对任意粘弹模型，用拉普拉斯变换法推导无限粘弹平面中圆孔半径任意时变时应力和位移的一般解析解．首先根据一般粘弹模型边界时变轴对称问题的基本方程，应用拉普拉斯变换得到拉氏空间中位移应满足的微分方程，并求得方程的通解，从而得到拉氏空间中位移、应力的一般表达式．对应力边界问题，将拉氏空间应力表达进行逆变换，再根据边界条件确定待定函数，最终得到应力和位移解答．解答没有体积不可压缩的限制条件，并且适用于球量也具有粘弹效应的情况．作为应用，根据该解答求得H—Kelvin粘弹模型的解．算例显示，不同半径时变过程位移场的变化也不同．对线性时变过程，较慢的时变速度下位移变化平缓，但时变结束时刻的位移较大．

英文摘要：

A study is made of the analytical displacements and stresses during expanding hole in plane of viscoelasticity. According to the basic equations, Laplace transform is introduced to deduce the differential equation of displacement in Laplace space.
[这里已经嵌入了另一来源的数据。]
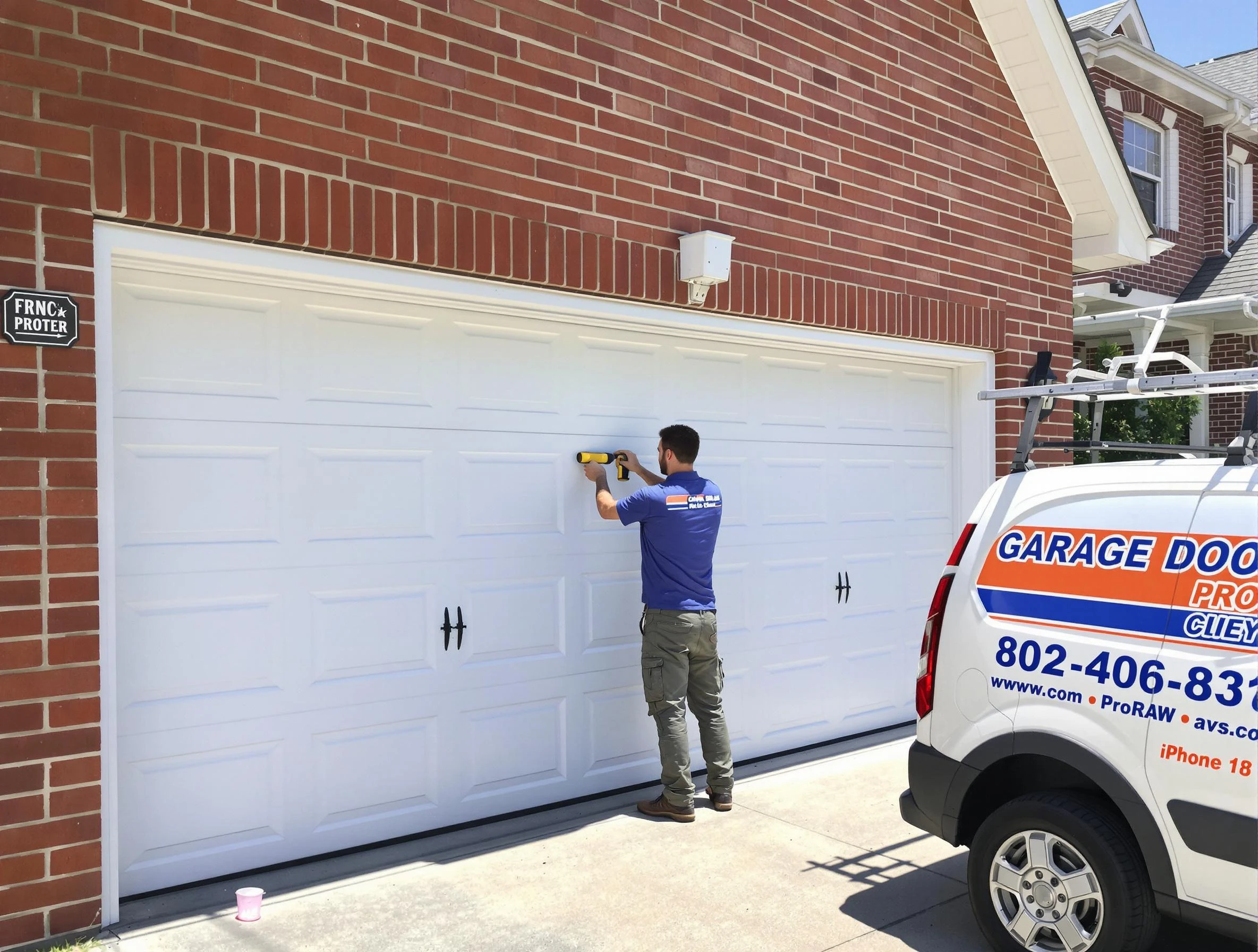 Local garage door repair service by Perth Amboy Garage Door Repair in Perth Amboy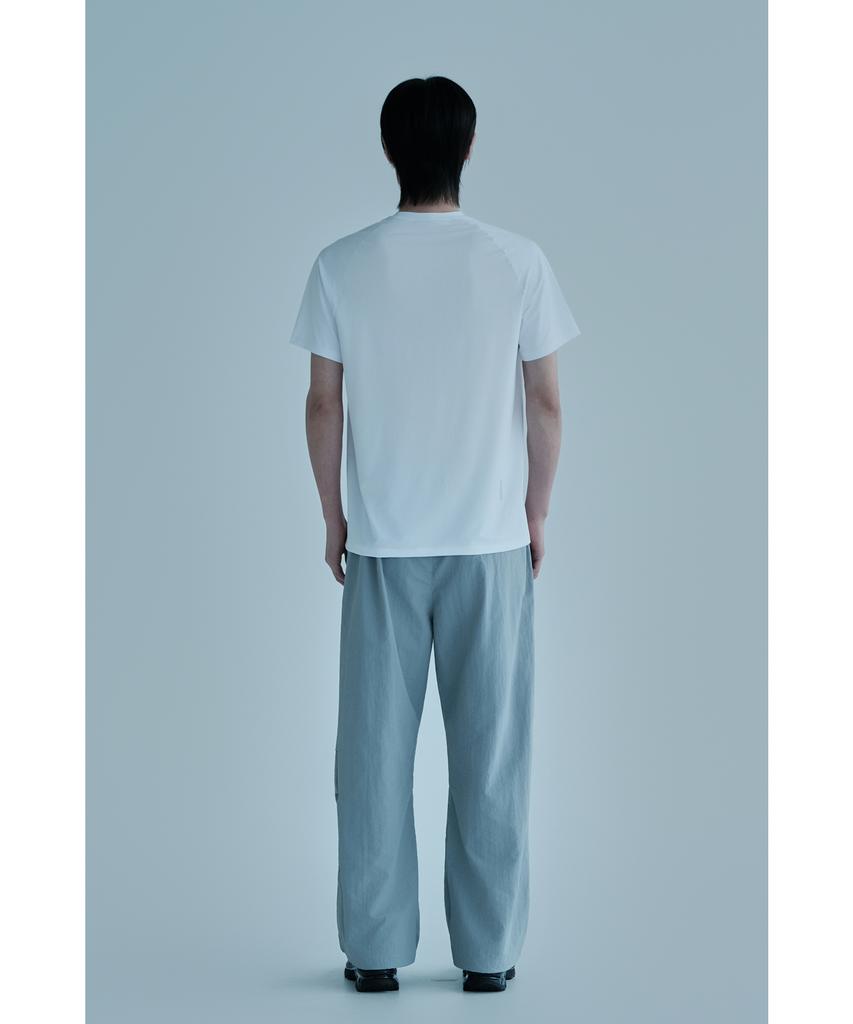 Eolseukamela Ventilation Active Short Sleeve_White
General expression of displacement and stresses in Laplace space is derived firstly. For stress boundary problem, inverse transforming of above stresses solutions, undetermined function in the solutions can be determined by boundary conditions, and final expressions of stresses and displacement are obtained. The solutions have no restrictive condition of volume incompressible, and also suit for the cases that spherical tensor has the characteristic of viscoelasticity. The method is applied to the problem of H- Kelvin viscoelastic model. Comparison of displacements of varying velocities shows that the displacement changs gently if radius varies slowly, but the displacenment becoms large in the end.